The entrance to the Mosaic Museum in Istanbul is through the Arasta Bazaar in Sultanahmet. Descending to a couple of levels below that of the bazaar, you find yourself faced with some remarkable mosaics from the Byzantine Imperial Palace that occupied most of what is the modern Sultanahmet area of Istanbul.
The mosaics, first discovered in the 1930s, are believed to have been part of the colonnade between the Imperial apartments and the Imperial enclosure on the Hippodrome. An enormous restoration project lifted the mosaics and put them on to new backing material in order to preserve them. The museum’s roof allows filtered light though so that you can view the mosaics in natural light.
There are some charming domestic scenes, such as this one of boys playing some sort of chariot racing game:
Two boys riding on a camel led by a slave:
I am curious as to why the boys in these mosaic scenes look more like small, stocky men rather than children, though their faces are quite distinct from the faces of the adult men depicted. I wonder if it is connected with a view of children as mini adult: the cult of childhood being a much later (probably seventeenth or eighteenth century) invention.
The depiction of animals and the human form is generally very well done, as in these scenes of animal husbandry:
A striking feature of the mosaics is the absence of images of women (apart from the one below and another one showing a woman with an infant on her lap).
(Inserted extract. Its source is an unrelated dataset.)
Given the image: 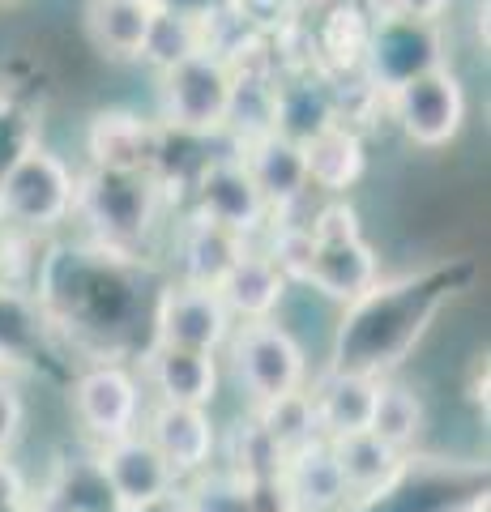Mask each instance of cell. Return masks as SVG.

The surviving mosaics give the strong impression of a male world, often involving cruelty to animals, at least to a modern sensibility. Here for example are hunters fighting wild animals:
Animals fight each other in a struggle for survival, frequently depicted in gory detail:
Even an apparently straightforward depiction of a boy with a puppy seems to have an undertone of cruelty: the puppy appears to be springing out of the boy’s arms in fear – and is that an evil look on the boy’s face? Is it just the limitations of mosaic art? Or are we projecting our own interpretation on a more innocent scene?
There are certainly some fine animals depicted, from the exotic:
to the mythical / fantastical:
And finally two remarkable faces in the border decoration which look remarkably medieval to me and also remind me of the green man motif.
The overall impression I get from these mosaics is that are very Roman and pagan in their subject matter, style and execution. It came as a bit of a shock to me that they formed part of an Imperial Palace, perhaps because in my experience Byzantine imagery is mainly religious and stylistically very different. But these are early mosaics (5th century) in terms of Byzantine history and culture, so perhaps it is not so surprising that they are as strongly Roman as they seem.